**Work item**. Below are some entries. Transcribe the lines from the one holding "[camera-trap image, curated labels]" to the one holding "[researcher-annotated camera trap]", inclusive, but not the pictures among them.

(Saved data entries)
────────

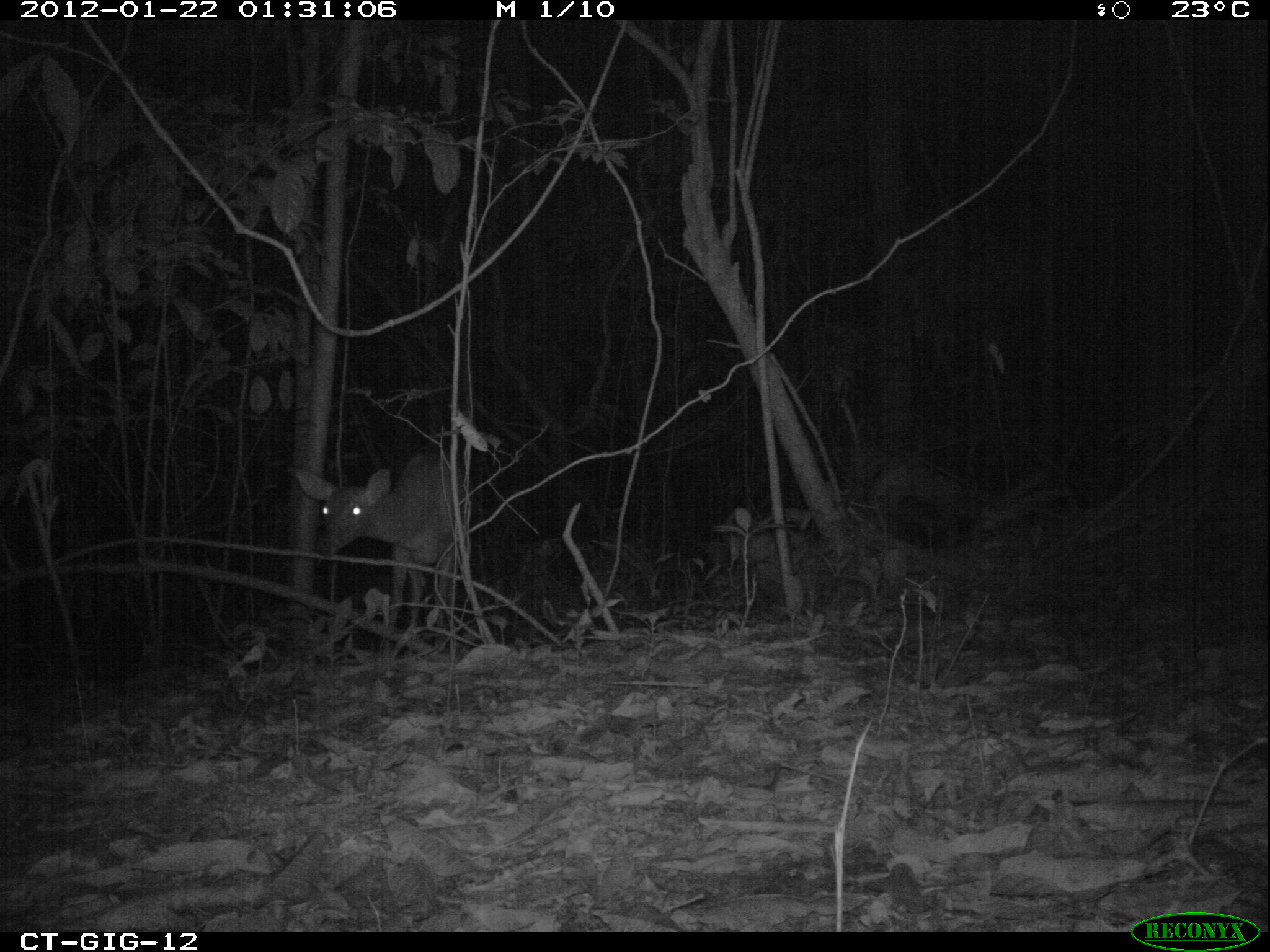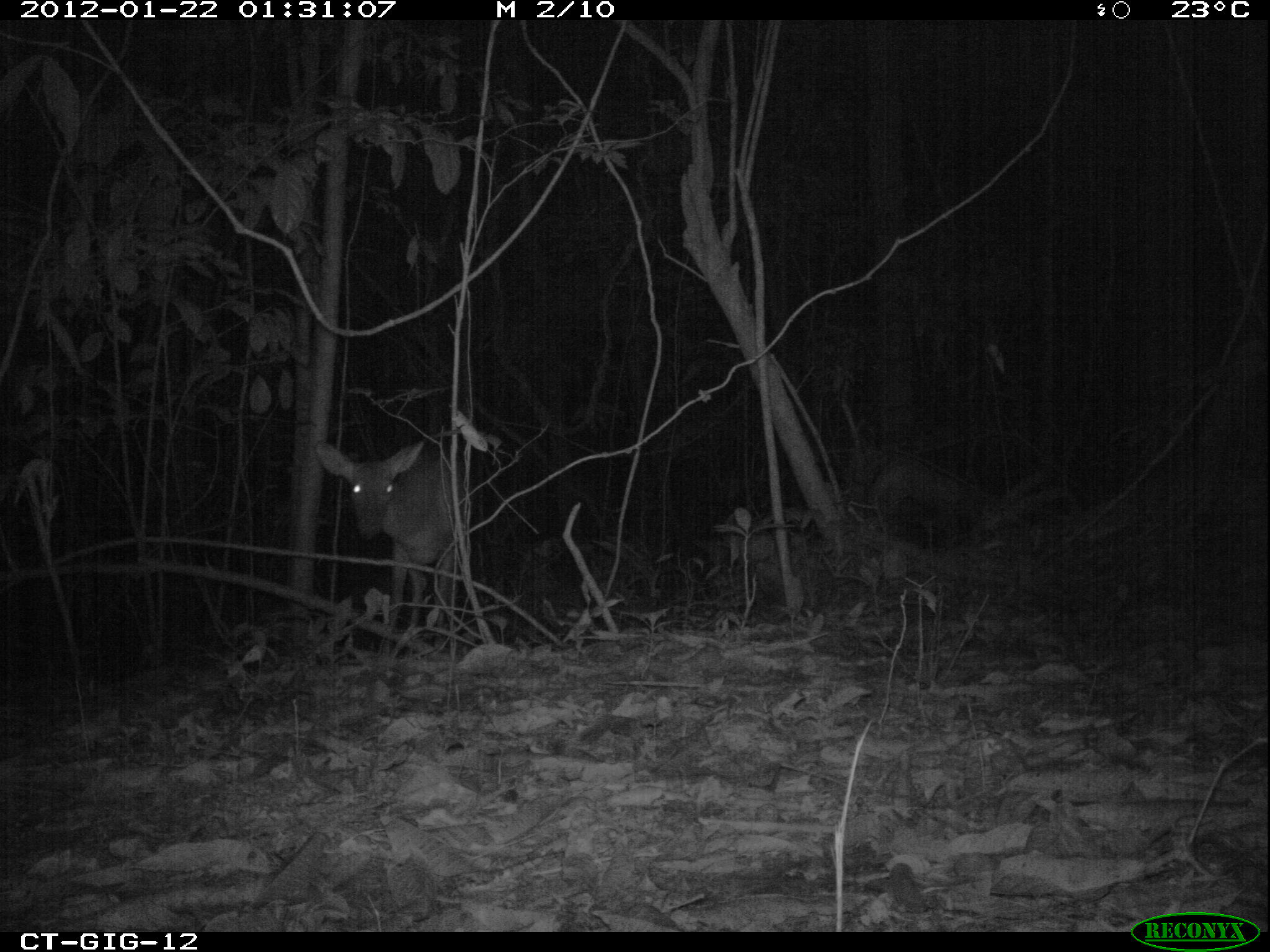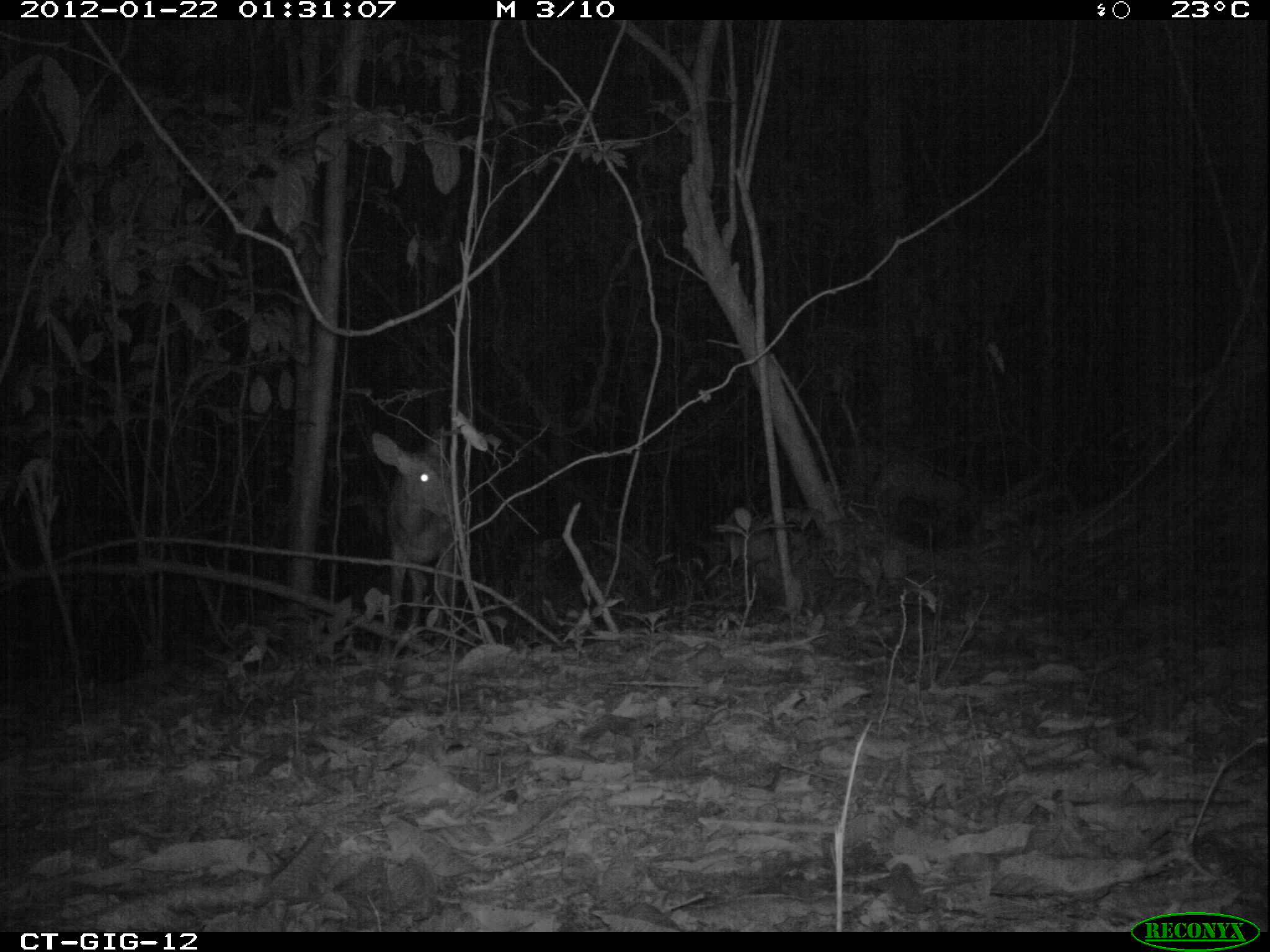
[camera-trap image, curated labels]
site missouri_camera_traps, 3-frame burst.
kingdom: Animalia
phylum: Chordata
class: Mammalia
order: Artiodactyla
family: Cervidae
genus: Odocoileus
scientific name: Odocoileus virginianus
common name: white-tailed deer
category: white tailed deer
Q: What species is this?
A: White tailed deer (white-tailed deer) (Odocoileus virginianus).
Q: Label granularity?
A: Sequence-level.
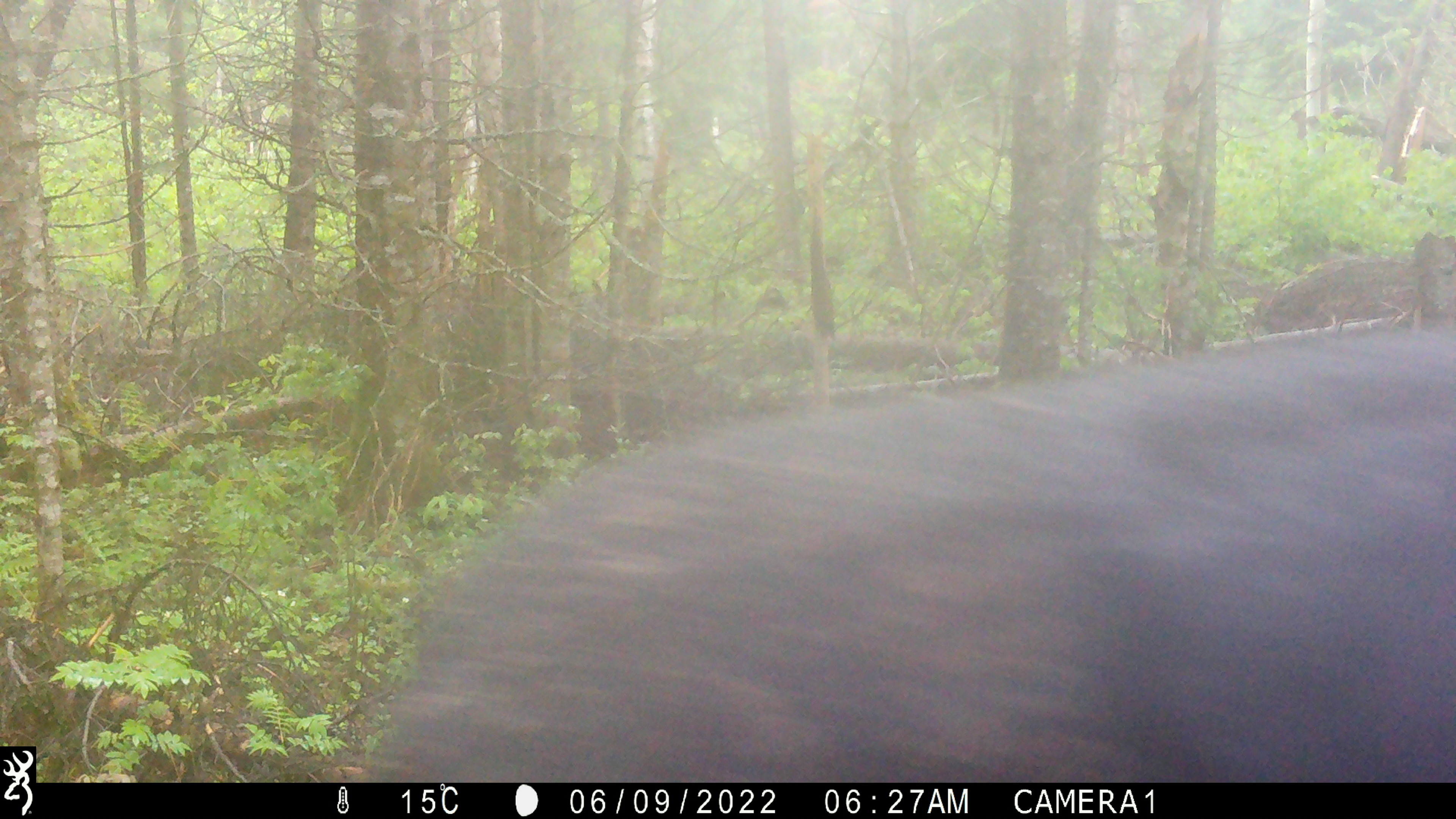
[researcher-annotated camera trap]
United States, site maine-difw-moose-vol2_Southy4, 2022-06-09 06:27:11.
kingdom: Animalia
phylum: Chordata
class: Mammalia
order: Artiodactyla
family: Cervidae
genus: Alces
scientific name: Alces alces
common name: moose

────────

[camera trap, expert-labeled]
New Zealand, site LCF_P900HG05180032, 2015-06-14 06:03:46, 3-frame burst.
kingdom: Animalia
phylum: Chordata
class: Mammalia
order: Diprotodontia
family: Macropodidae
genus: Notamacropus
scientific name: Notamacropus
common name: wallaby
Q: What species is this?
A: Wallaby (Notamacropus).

────────

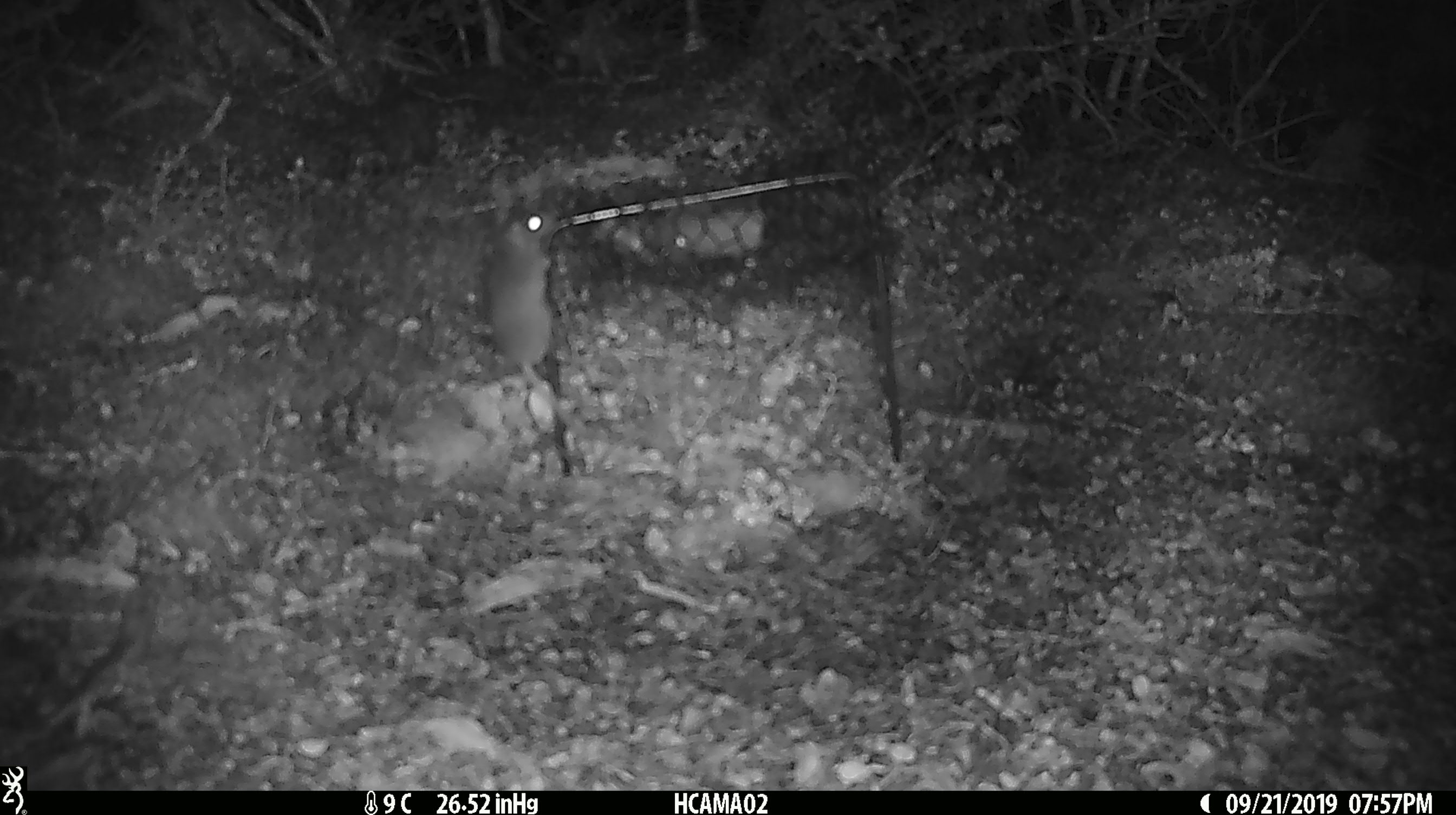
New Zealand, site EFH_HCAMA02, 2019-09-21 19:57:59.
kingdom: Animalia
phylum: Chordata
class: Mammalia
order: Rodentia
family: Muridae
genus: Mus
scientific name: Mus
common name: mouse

────────

**Exercise answer**.
[camera-trap image, curated labels]
site missouri_camera_traps, 3-frame burst.
kingdom: Animalia
phylum: Chordata
class: Mammalia
order: Artiodactyla
family: Cervidae
genus: Odocoileus
scientific name: Odocoileus virginianus
common name: white-tailed deer
category: white tailed deer
Q: What species is this?
A: White tailed deer (white-tailed deer) (Odocoileus virginianus).
Q: Label granularity?
A: Sequence-level.
[researcher-annotated camera trap]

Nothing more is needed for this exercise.